Tasks for this exercise =>
**A)** Using the column on tax increment financing, answer these questions:
(i) Which council member was absent on May 16?
(ii) About how much TIF revenue did Fort Wayne use in 2012 for repairs to the Citizens Square elevators?
(iii) How much does the "Dupont-Diebold" TIF generate each year?
**B)** Continue the column on tax increment financing, starting after its last sentence.

Source text =>

The persuasiveness of the arm-twisting could be known as soon as next week, when council is scheduled to hold a public hearing on the plan during its 8:30 a.m. Thursday meeting. Should all seven members show up — Robert Armstrong was absent May 16 — another tie is unlikely. In fact, I suspect passage is likely, meaning the area near Dupont and Diebold roads and Parkview Plaza Drive will soon be equipped with new turn, traffic signals and other features designed to improve traffic flow.
But should it pass? That’s the question, and the answer has nothing to do with the obvious legitimacy or necessity of the improvements in question.
At issue here is the proper use of so-called tax increment financing districts, or TIFs, which allow property taxes generated by improvements in designated areas to pay for infrastructure or other improvements within the district. TIFs can be a valuable economic development tool, and even though they are occasionally abused (Fort Wayne used TIF revenue to make about $1 million in repairs to Citizens Square elevators in 2012 and earlier this year a St. Joseph County township wanted to pay for a fire truck that way), local officials have generally been judicious about their use.
Even so, the use of TIFs does not always get the scrutiny it deserves because the practice is not without risk. Twice in the last month, in fact, I have reported complications connected to two different TIFs. The failure of the $55 million Maplecrest Road extension to attract the expected amount of tax-generating growth to the corridor forced officials to tap other sources for the money needed to repay the $25 million construction bond and is one reason Allen County is considering an increase in bridge taxes now. Just a few days later the city’s Redevelopment Commission agreed to provide up to $3.5 million in TIF revenues to pay for private street improvements as part of a $16.6 million upgrade of Jefferson Pointe shopping center.
Why? At least in part because Jefferson Pointe anchors a TIF that was used to fund Parkview Field and other downtown redevelopment projects. If Jefferson Pointe languishes, the TIF’s $3.8 million annual revenue stream could be jeopardized, potentially risking a Maplecrest-like shortfall.
It’s not a potential lack of funding that concerns Allen County Auditor Nick Jordan about the proposal for the “Dupont-Diebold” TIF near Parkview. On the contrary, the TIF is generating $200,000 annually — more than enough to repay $1.4 million in bonds by 2043. In fact, as the County Redevelopment Commission noted when it approved a development plan for the area in 2017, the district, which includes 6,250 employees on Parkview’s campus, “represents one of the most significant employment centers in Allen County.”

Data =>
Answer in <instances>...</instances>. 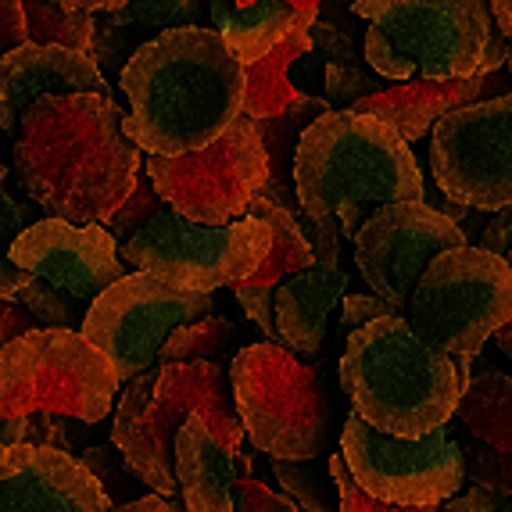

Solved tasks =>
**A)**
(i) Robert Armstrong
(ii) About $1 million
(iii) $200,000

**B)**
That’s a good thing, to be sure, and so is the growth that is expected to continue well into the future. But as Purdue University’s respected Larry DeBoer noted in a 2016 analysis, “Indiana law now makes it clear that TIF is intended to fund infrastructure to promote development that would not occur but for the added infrastructure financed by the TIF revenues . . . if TIF used when development would have happened anyway, the overlapping units (of government) lose revenue.”
Jordan contends the rapid growth that has occurred near Parkview for the past several years prove the TIF-funded improvements are not needed to spur development. “I think you will have a significant difficulty arguing that the private investment will hold out until you make a move,” he wrote in a letter to Redevelopment Commission President Richard Beck last year.
Jordan said the county doesn’t need TIF to reimburse Parkview for the improvements it will pay for initially. “I am more and more of the mindset that we are stretching the TIF intent, especially when our highway fund hasn’t dropped below $4 million in 10 years and the (economic development income tax) fund hasn’t dropped below $7 million.” Using TIF would mean other taxing units, especially the Northwest Allen County Schools, would lose revenue unnecessarily, Jordan added.
Beck, who is now also one of three County Commissioners, called the improvements “critical. We have three accidents a week at that (Dupont and Diebold) intersection.” Fellow Commissioner Nelson Peters, meanwhile, said much of the county’s reserve cash is earmarked for other projects and said the TIF plan will prepare the area for additional growth “at no loss to the taxpayers.”
Last month some council members said they opposed using TIF in part because of Parkview’s tax-exempt status, while Sharon Tucker — the seven-member body’s lone Democrat — said TIFs are intended to improve blighted areas, not areas exploding with activity. But the commissioners and others have since pointed out that, although some Parkview property is indeed tax-exempt, the group also pays $3.3 million in property taxes annually in Allen County. Nor do TIFs any longer target only blighted areas, according to county attorney William Fishering.
But Jordan’s point remains a good one, and council should give it due consideration because TIFs aren’t going away. In 2013, Jordan said, the assessed value of property within TIFs in Fort Wayne and Allen County was $965 million, 54 percent of which was available for projects. Those numbers have since jumped to $1.2 billion and 65 percent, respectively.
This column is the commentary of the writer and does not necessarily reflect the views or opinions of The News-Sentinel. Email Kevin Leininger at firstname.lastname@example.org or call him at 461-8355.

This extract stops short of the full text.